• [Fragmento de página]
San Agustín, en las Confesiones, nos narra el
lugar que este pasaje tuvo en su conversión. Había llegado ya a una
adhesión casi total a la fe; sus objeciones fueron eliminadas una tras
otra, y la voz de Dios se había ido haciendo cada vez más apremiante.
Pero había una cosa que lo retenía: el miedo de no lograr vivir casto. Vivía, como se sabe, con una mujer sin estar casado.

Estaba en el jardín de la casa que lo albergaba, preso de esta lucha
interior y con lágrimas en los ojos, cuando, desde una casa cercana, oyó
que provenía una voz, como de niño o niña, que iba repitiendo: «Tolle, lege!,
¡Toma, lee; toma, lee!». Interpretó dichas palabras como una invitación
de Dios y, teniendo al alcance de la mano el libro de las Cartas de san
Pablo, lo abrió al azar, decidido a considerar como voluntad de Dios la
primera frase sobre la cual cayera su mirada. La palabra sobre la cual
cayó su mirada fue, precisamente, la de la Carta a los Romanos que
acabamos de recordar. Dentro de él brilló una luz de seguridad (lux securitatis),
que hizo desaparecer todas las tinieblas de la incertidumbre. Sabía ya
que, con la ayuda de Dios, podía ser casto (San Agustín, Confesiones, VIII, 11-12).

• [Ejercicio propuesto 1]
Indica si cada afirmación concuerda con el fragmento sobre la conversión de san Agustín. Responde sí o no y cita literalmente las palabras del fragmento que lo deciden. (a) Agustín oyó la voz desde una casa cercana. (b) Agustín eligió con cuidado la página del libro de las Cartas de san Pablo. (c) Agustín estaba casado con la mujer con la que vivía.
• [Ejercicio propuesto 2]
Según el fragmento sobre la conversión de san Agustín, ¿qué lo retenía todavía cuando ya casi se había adherido a la fe?
• [Ejercicio propuesto 3]
Imprime sin cambios la parte del fragmento sobre la conversión de san Agustín que empieza en las palabras "Estaba en el" y termina después de "(San Agustín, Confesiones, VIII, 11-12).".

• [Listado mostrado]
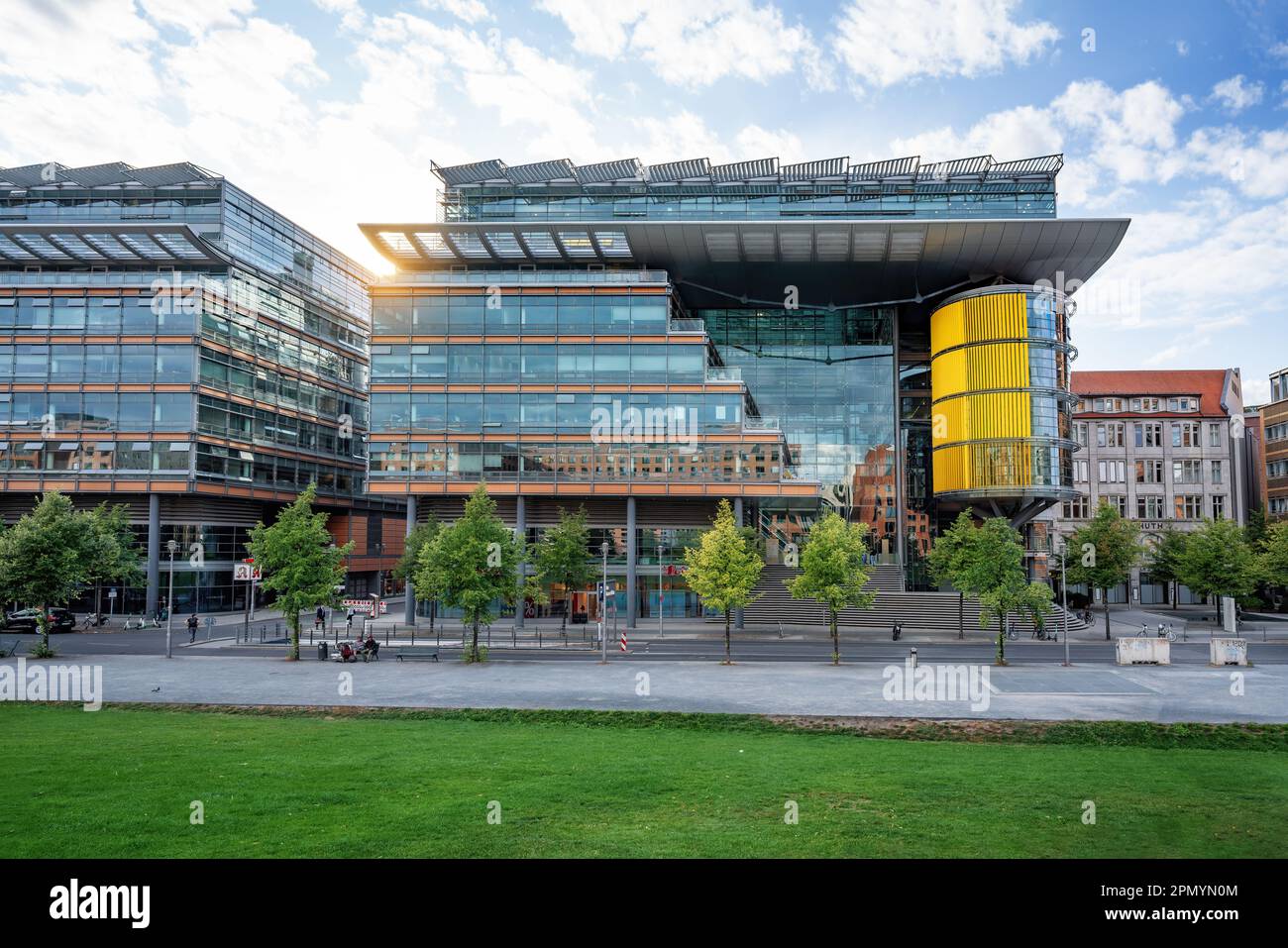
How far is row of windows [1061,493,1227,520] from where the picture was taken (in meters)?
75.1

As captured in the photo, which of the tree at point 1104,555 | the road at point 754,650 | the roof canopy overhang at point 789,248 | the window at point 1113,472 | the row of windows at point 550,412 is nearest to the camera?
the road at point 754,650

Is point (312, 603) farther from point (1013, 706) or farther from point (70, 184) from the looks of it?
point (70, 184)

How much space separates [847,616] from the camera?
178 ft

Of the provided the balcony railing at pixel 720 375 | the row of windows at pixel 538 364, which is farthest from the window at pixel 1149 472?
the row of windows at pixel 538 364

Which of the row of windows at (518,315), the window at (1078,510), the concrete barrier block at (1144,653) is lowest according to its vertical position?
the concrete barrier block at (1144,653)

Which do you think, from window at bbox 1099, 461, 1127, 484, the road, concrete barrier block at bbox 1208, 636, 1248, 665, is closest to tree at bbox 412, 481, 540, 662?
the road

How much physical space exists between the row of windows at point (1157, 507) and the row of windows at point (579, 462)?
3916 cm

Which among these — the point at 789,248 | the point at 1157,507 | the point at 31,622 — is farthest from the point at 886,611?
the point at 31,622

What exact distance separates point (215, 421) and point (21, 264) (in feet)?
65.8

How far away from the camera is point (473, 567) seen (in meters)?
36.8

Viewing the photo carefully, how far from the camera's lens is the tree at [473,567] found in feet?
121

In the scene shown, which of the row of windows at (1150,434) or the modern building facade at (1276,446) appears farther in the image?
the row of windows at (1150,434)

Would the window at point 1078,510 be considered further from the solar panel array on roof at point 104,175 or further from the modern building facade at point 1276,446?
the solar panel array on roof at point 104,175
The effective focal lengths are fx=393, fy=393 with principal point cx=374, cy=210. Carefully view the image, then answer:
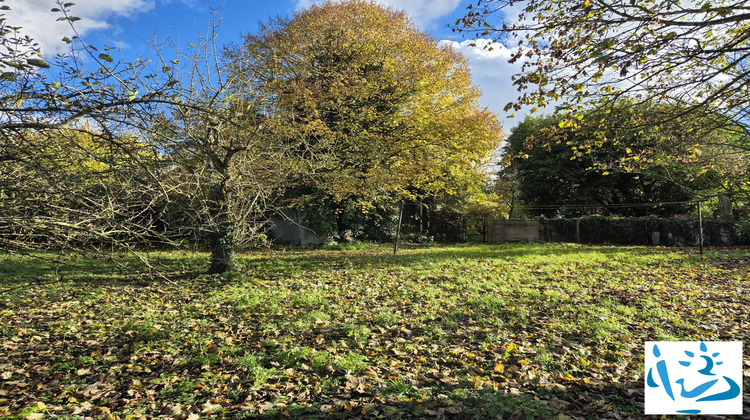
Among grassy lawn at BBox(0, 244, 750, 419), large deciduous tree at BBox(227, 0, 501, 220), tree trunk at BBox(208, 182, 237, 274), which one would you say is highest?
large deciduous tree at BBox(227, 0, 501, 220)

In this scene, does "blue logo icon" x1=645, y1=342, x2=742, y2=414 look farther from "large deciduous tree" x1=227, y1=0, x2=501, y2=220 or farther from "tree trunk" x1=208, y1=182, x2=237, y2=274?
"large deciduous tree" x1=227, y1=0, x2=501, y2=220

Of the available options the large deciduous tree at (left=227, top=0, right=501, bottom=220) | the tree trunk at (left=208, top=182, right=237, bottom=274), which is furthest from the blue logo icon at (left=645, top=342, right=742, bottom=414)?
the large deciduous tree at (left=227, top=0, right=501, bottom=220)

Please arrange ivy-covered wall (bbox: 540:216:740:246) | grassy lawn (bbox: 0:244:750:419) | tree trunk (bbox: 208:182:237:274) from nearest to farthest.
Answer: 1. grassy lawn (bbox: 0:244:750:419)
2. tree trunk (bbox: 208:182:237:274)
3. ivy-covered wall (bbox: 540:216:740:246)

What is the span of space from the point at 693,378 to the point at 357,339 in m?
3.55

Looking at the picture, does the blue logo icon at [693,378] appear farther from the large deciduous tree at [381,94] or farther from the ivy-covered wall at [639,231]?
the ivy-covered wall at [639,231]

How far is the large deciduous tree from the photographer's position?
42.4 feet

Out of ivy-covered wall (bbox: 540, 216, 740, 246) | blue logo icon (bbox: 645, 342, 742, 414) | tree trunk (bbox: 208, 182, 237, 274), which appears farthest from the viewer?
ivy-covered wall (bbox: 540, 216, 740, 246)

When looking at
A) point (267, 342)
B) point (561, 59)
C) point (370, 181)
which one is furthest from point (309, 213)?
point (561, 59)

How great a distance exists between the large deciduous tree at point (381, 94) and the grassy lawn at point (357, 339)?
521 cm

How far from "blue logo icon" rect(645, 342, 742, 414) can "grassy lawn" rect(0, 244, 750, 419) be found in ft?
0.53

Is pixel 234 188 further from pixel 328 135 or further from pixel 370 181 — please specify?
pixel 370 181

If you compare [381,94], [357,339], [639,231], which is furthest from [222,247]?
[639,231]

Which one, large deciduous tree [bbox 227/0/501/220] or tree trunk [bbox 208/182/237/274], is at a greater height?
large deciduous tree [bbox 227/0/501/220]

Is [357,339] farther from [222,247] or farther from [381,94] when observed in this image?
[381,94]
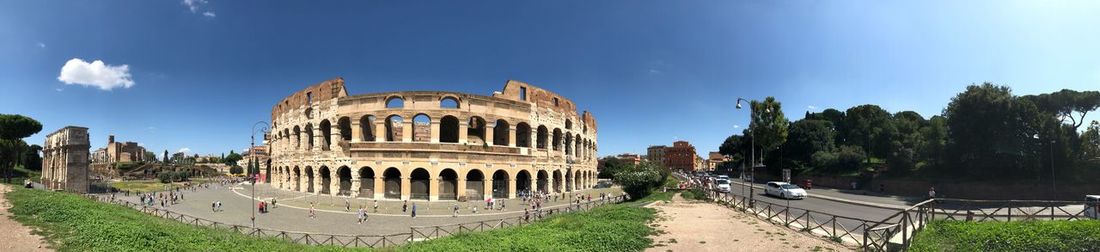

• [Respuesta completa 1]
(a) Sí: «desde una casa cercana, oyó que provenía una voz».
(b) No: «lo abrió al azar».
(c) No: «Vivía, como se sabe, con una mujer sin estar casado».

• [Respuesta completa 2]
El miedo de no lograr vivir casto.

• [Respuesta completa 3]
Estaba en el jardín de la casa que lo albergaba, preso de esta lucha
interior y con lágrimas en los ojos, cuando, desde una casa cercana, oyó
que provenía una voz, como de niño o niña, que iba repitiendo: «Tolle, lege!,
¡Toma, lee; toma, lee!». Interpretó dichas palabras como una invitación
de Dios y, teniendo al alcance de la mano el libro de las Cartas de san
Pablo, lo abrió al azar, decidido a considerar como voluntad de Dios la
primera frase sobre la cual cayera su mirada. La palabra sobre la cual
cayó su mirada fue, precisamente, la de la Carta a los Romanos que
acabamos de recordar. Dentro de él brilló una luz de seguridad (lux securitatis),
que hizo desaparecer todas las tinieblas de la incertidumbre. Sabía ya
que, con la ayuda de Dios, podía ser casto (San Agustín, Confesiones, VIII, 11-12).